Document extract
##############################
Here's a cut-down version of an approach I use in various ways to try and create plot. It's actually part of a bigger method that I use with themes, but this is just the plot bit.
Core Ingredients:
- An interesting main character that readers will want to learn about. It is either about to lose something big or want something big, but either way this will change the character's life;
- An adversary who might or might not be villainous but must get in the way of what the main character wants;
- Other complications and distractions as required.
Stage I - Develop Loglines
For the adversary, create a
logline in the following form: In
situation1,
adversary wants
objective1, but
something about main character creates
obstacle1. Can
adversary achieve
objective1 or will
disaster1 befall?
Now for the main character do the same: In
situation2,
main character wants
objective2, but
something about adversary creates
obstacle2. Can
main character achieve
objective2 or will
disaster2 befall?
Now think about how
situation2 might lead to
situation1 or vice-versa. Think about how the characters might create obstacles for one another.
Example:
This is a crime story. Our adversary is the murderess Cora, a wealthy young heiress with the ear of the local mayor, and the investigator is a librarian Therese Elliot. Here are their log-lines. (I generally find that it helps to do the antagonist's first.)
Cora: When Cora's brother Ralph discover that his sister is actually adopted, he makes secret plans to remove her from their father's will. Cora plans a perfect murder, but when the local librarian comes close to discovering her secret, can she thwart the investigation or will she go to jail?
Therese: When librarian Therese Elliot tries to recover some rare books that Ralph borrowed from the library, she begins to suspect that Ralph has been killed -- but is she mistaken? Can Therese recover the books and uncover a possible crime before Cora gets her fired -- or worse?
Stage II -- Create a Basic Step Plan
Now we need to write out in steps each of the key decisions the characters make. Each decision must be made in response to something another character does (i.e. stimulus/response), and should be consistent with their motives and personalities and meet the descriptions of the log-lines above. It should be obvious from the log-lines that the first step is Cora's.
##############################
Given information
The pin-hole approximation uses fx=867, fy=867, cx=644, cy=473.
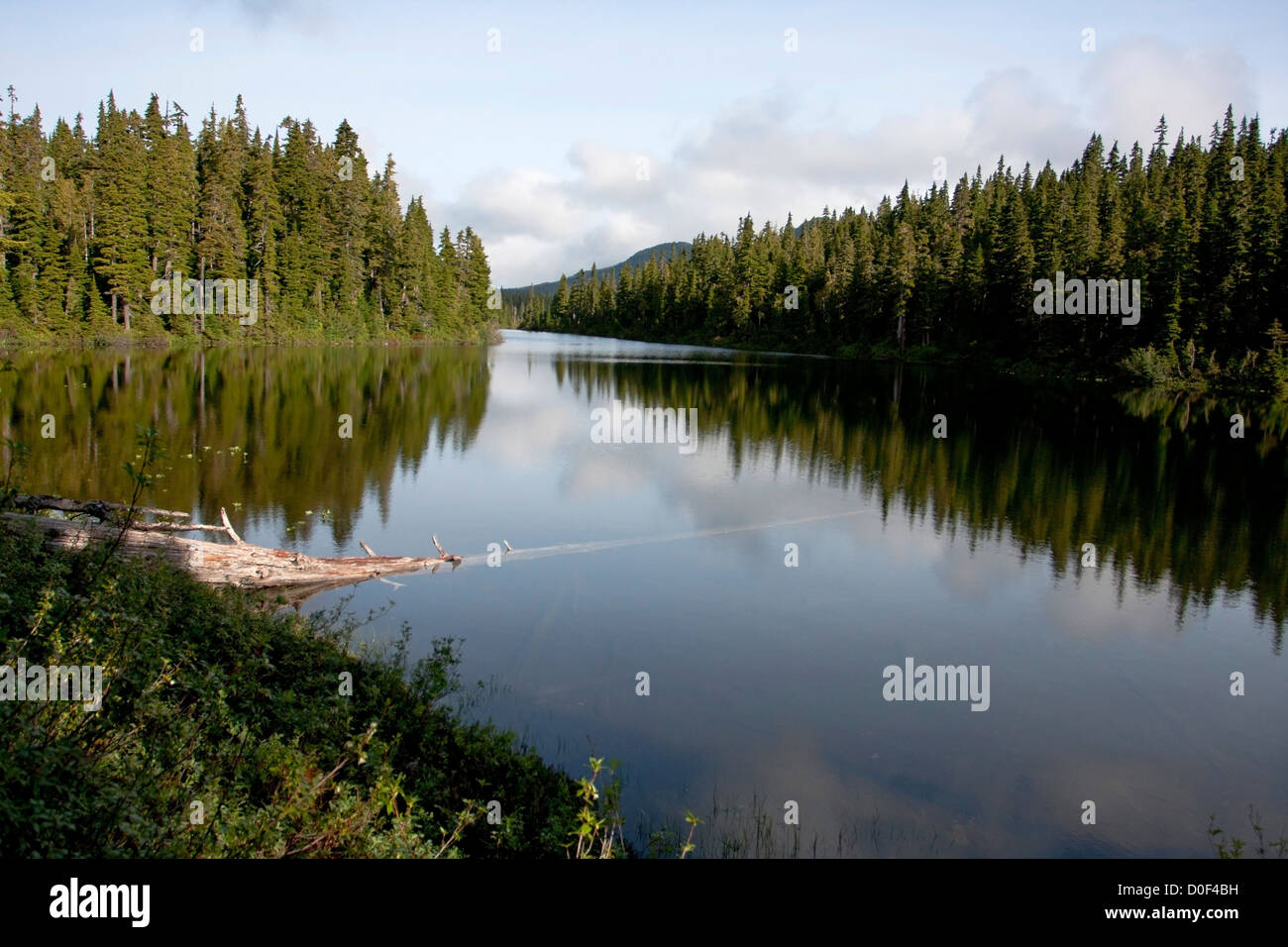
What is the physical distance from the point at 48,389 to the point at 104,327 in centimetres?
3034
##############################
Work instructions
- 1) Transcribe everything in the plotting guide from "Here's a cut-down" down to "the plot bit.".
- 2) In the plotting guide's crime-story example, what is Therese Elliot's occupation?
The lines come from a separate source and have nothing to do with the text.

Problem solutions
- 1)
Here's a cut-down version of an approach I use in various ways to try and create plot. It's actually part of a bigger method that I use with themes, but this is just the plot bit.

- 2) She is a librarian.